__SEZIONE DEL TESTO__
****************
Non sono giorni normali questi, sono giorni in cui si rischia una guerra mondiale, in cui per un sì o un no di alcuni si può porre fine alla vita di migliaia di essere umani e trascinare la Terra in una spirale di violenza. L’unica cosa da fare è affidarsi allora a quel Dio che ha creato un “mondo di armonia e di pace” e che disprezza la guerra, di cui Papa Francesco si è reso ormai portavoce, continuando ad incoraggiare ogni abitante del pianeta a percorrere “strade diverse” da quelle che parlano un “linguaggio della morte”.

Anche oggi, prima di introdurre la preghiera mariana dell’Angelus, il Santo Padre è tornato a parlare di pace, “in questo momento che stiamo fortemente pregando” per essa, e a denunciare il male esortando a “dire no all’odio fratricida e alle menzogne di cui si serve, alla violenza in tutte le sue forme, alla proliferazione delle armi e al loro commercio illegale”.

Dalla finestra del Palazzo Apostolico, il Papa ha sollevato un dubbio straziante: “Questa guerra di là, questa di là, perché dappertutto ci sono guerre, è davvero una guerra per problemi o è una guerra commerciale per vendere queste armi nel commercio illegale?”. 

Ormai è tempo di dire “no” ai conflitti, all’odio, alle violenze verso i fratelli. Tutti questi, ha affermato il Santo Padre, “sono nemici da combattere uniti e con coerenza”. Ma per pronunciare veramente questo “no” è necessario che ognuno di noi prenda “la decisione forte e coraggiosa di rinunciare al male e alle sue seduzioni e di scegliere il bene, pronti a pagare di persona”.

“A che serve fare guerre, tante guerre, se tu non sei capace di fare questa guerra profonda contro il male?” interroga il Pontefice, “non serve a niente!”. C’è quindi un’altra guerra, “più profonda” perché interna, a cui tutti siamo chiamati a combattere. Una guerra però ‘positiva’ perché l’obiettivo è la vera vittoria: “seguire Cristo” e “prendere la propria croce”.

Per essere discepoli di Gesù, ci sono tuttavia delle “condizioni”, sottolinea il Papa. Cristo stesso le ha spiegate nel Vangelo di oggi: “Non anteporre nulla all’amore per Lui, portare la propria croce e seguirlo”. Molta gente infatti vuole “entrare tra i seguaci” di Gesù, ma Lui “non vuole illudere nessuno” – afferma Francesco – perché “sa bene qual è la via che il Padre gli chiede di percorrere: è la via della croce, del sacrificio di se stesso per il perdono dei nostri peccati”.
****************
__DATI REGISTRATI__

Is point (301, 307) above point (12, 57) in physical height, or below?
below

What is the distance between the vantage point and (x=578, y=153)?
****************
__OBIETTIVO DICHIARATO__
Risponda alle seguenti domande sul testo relativo all'Angelus del Papa:
(a) Da dove il Papa ha sollevato il dubbio sulla guerra commerciale per vendere armi?
(b) Quale obiettivo ha, secondo il testo, la guerra "più profonda" contro il male?
(c) Quali condizioni per essere discepoli di Gesù vengono indicate dal Vangelo del giorno?

__RISPOSTA COMPLETA__
(a) Dalla finestra del Palazzo Apostolico.
(b) La vera vittoria: "seguire Cristo" e "prendere la propria croce".
(c) Non anteporre nulla all'amore per Lui, portare la propria croce e seguirlo.